Wed. Mar 12th, 2025

a coal fired power plant emits smoke

Critics say Senate Bill 261 will relieve pressure on Duke Energy to move rapidly away from generating electricity from fossil fuels as is done in this Indiana coal-fired facility. (Photo: Robert Zullo for States Newsroom)

A North Carolina Senate committee advanced a bill Tuesday morning that would remove a state mandate on Duke Energy to meet carbon reduction goals by 2030.

Senate Bill 261 — the “Energy Security and Affordability Act” — is co-sponsored by more than a dozen Republican lawmakers, including Senate President Pro Tem Phil Berger (R-Rockingham) and Senate Majority Leader Paul Newton (R-Cabarrus).

Sen. Paul Newton
Sen. Paul Newton (R-Cabarrus) (Photo: NCGA)

The bill was approved on a voice vote by the Senate Agriculture, Energy, and Environment Committee, despite pleas from Democratic lawmakers that the measure be delayed until it could receive a more thorough vetting — it was only introduced Monday afternoon — and opposition from environmental advocates and concerned citizens. The bill now goes to the Senate Rules Committee.

Newton, a retired Duke Energy executive, presented the bill.

Current state law, following a law enacted with bipartisan support in 2021, provides two deadlines for Duke Energy to reduce carbon dioxide emissions — the utility company must cut emissions by 70% of 2005 levels by 2030 and reach carbon neutrality by 2050.

Newton’s bill would remove the first deadline while still requiring carbon neutrality by 2050. He called the date an “arbitrary” goal.

“It just simply opens up other possibilities for the commission to choose from, and it will lower cost and more reliability for North Carolinians,” Newton said.

Duke Energy revealed late last year in the latest iteration of its carbon plan that it could not meet the 2030 deadline due to “unprecedented” growth leading to increased energy demands, according to WUNC.

The North Carolina Utilities Commission waived the deadline in November 2024 and requested Duke Energy take “all reasonable steps” to meet the 70% reduction by the earliest possible date.

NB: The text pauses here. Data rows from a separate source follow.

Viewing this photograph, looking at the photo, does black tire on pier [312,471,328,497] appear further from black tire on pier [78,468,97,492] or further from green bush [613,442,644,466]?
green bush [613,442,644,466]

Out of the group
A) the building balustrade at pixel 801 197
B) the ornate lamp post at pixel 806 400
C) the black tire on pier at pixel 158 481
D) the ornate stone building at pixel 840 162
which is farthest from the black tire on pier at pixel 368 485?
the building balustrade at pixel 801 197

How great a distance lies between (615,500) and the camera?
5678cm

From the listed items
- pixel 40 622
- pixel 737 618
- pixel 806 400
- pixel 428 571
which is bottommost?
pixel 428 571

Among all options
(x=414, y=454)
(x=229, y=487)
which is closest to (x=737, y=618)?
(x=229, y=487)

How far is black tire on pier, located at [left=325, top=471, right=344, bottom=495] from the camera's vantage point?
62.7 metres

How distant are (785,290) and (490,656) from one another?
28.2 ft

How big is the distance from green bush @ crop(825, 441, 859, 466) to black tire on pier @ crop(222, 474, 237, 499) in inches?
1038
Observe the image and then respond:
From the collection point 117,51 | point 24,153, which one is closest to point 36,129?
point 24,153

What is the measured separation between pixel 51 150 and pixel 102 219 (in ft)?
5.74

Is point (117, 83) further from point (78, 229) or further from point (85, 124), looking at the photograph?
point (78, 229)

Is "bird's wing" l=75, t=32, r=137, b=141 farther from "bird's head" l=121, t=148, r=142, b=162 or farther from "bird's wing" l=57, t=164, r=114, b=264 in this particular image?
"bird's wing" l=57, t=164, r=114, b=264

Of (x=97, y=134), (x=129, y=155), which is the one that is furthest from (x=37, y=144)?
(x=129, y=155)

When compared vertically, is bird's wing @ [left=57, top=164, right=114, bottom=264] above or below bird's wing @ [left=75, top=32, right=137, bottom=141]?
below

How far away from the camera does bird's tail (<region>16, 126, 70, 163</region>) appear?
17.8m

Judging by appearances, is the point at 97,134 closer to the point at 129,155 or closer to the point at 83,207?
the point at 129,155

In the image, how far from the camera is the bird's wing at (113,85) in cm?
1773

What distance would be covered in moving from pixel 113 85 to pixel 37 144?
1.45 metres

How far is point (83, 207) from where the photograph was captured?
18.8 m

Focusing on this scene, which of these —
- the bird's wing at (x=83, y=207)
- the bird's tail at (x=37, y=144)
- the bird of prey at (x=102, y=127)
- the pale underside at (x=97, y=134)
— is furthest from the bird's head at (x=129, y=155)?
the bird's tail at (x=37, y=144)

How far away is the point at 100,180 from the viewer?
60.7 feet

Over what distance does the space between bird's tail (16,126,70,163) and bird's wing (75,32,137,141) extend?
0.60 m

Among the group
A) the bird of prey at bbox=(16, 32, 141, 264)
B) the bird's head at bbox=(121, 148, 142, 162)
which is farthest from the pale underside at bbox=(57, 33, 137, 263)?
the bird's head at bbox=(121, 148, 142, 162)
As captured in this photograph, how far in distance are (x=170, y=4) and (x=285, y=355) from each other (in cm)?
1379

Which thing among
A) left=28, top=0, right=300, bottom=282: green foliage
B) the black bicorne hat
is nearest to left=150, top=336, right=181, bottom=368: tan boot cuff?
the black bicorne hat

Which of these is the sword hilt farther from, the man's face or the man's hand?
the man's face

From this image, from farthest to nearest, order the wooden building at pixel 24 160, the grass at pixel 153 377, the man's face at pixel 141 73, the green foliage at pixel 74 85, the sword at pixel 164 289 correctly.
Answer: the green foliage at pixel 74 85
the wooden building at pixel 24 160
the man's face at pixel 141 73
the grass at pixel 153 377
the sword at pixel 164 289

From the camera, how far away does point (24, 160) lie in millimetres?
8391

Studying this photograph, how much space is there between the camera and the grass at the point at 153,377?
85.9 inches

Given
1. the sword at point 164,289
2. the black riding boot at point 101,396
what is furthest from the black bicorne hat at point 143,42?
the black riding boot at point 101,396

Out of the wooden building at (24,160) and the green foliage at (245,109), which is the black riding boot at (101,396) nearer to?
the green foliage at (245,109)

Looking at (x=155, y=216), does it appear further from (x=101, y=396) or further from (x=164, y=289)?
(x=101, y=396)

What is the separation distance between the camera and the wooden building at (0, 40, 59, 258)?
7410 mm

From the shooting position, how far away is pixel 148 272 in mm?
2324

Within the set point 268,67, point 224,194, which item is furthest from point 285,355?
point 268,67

With SB 261, Duke Energy would no longer need to meet the 70% reduction by any specified date.

Dan Crawford
North Carolina League of Conservation Voters Director of Governmental Relations Dan Crawford (Photo: nclcv.org)

Environmental advocates condemned the legislation as a giveaway to Duke. In a statement, Dan Crawford, Director of Governmental Relations for the North Carolina League of Conservation Voters said the measure “rolls back cheaper, more reliable clean energy goals in favor of dirty coal and fossil gas, while allowing Duke to line its pockets on the backs of ratepayers.

“North Carolinians want to make the transition to cheap, clean, reliable energy, and this bill takes us in the opposite direction, while simultaneously enriching Duke Energy’s investors. Yesterday [the day the bill was introduced] was a dark day for North Carolina voters and ratepayers,” Crawford said.

Sen. DeAndrea Salvador (D-Mecklenburg) proposed pushing back the committee’s vote on the bill to revise its language.

Sen. DeAndrea Salvador
Sen. DeAndrea Salvador (D-Mecklenburg) (Photo: NCGA)

“One thing in which you keep referencing the point at which that this will only be for interest. However, if you read the bill language, it does not appear that way,” she said. “Would you be willing to accept an amendment to specify that the [construction work in progress] process would be only for interest related costs?”

Committee co-chair Sen. Norm Sanderson, a Republican who represents several eastern counties, declined to delay the vote.

Newton also argued the bill would have positive financial impacts, saying it could bring more business to the state.

“We work so hard to attract job creators to North Carolina,” he said. “The last thing we want to do in our energy policy is overcome all the good tax reductions, all the good regulatory improvements we’ve made, and they look at us and say, ‘you’re too expensive, I can’t put my manufacturing plant there.’”

Yarn manufacturer Parkdale Mills closed its Sanford location in September 2024, citing a rapid increase in energy costs, according to Business North Carolina. The shutdown led to 74 job cuts.

During the meeting, some lawmakers suggested the 2021 law was responsible for a spike in Duke Energy costs for customers. A study by the North Carolina Sustainable Energy Association in July 2024 cited the global rise in natural gas prices for this increase.

After senators asked questions, witnesses had the opportunity to testify.

Mark Swallow, a North Carolina resident, shared his dismay with the proposal.

“Duke Energy has been stonewalling meeting the requirements of 2030 since the original version of this bill and the Honorable Phil Berger is gonna let them off the hook,” he said. “This bill lets them off the hook from doing the work to meet the goals that they knew were coming and they’ve been ignoring. They need to be forced to do the hard work, the right work.”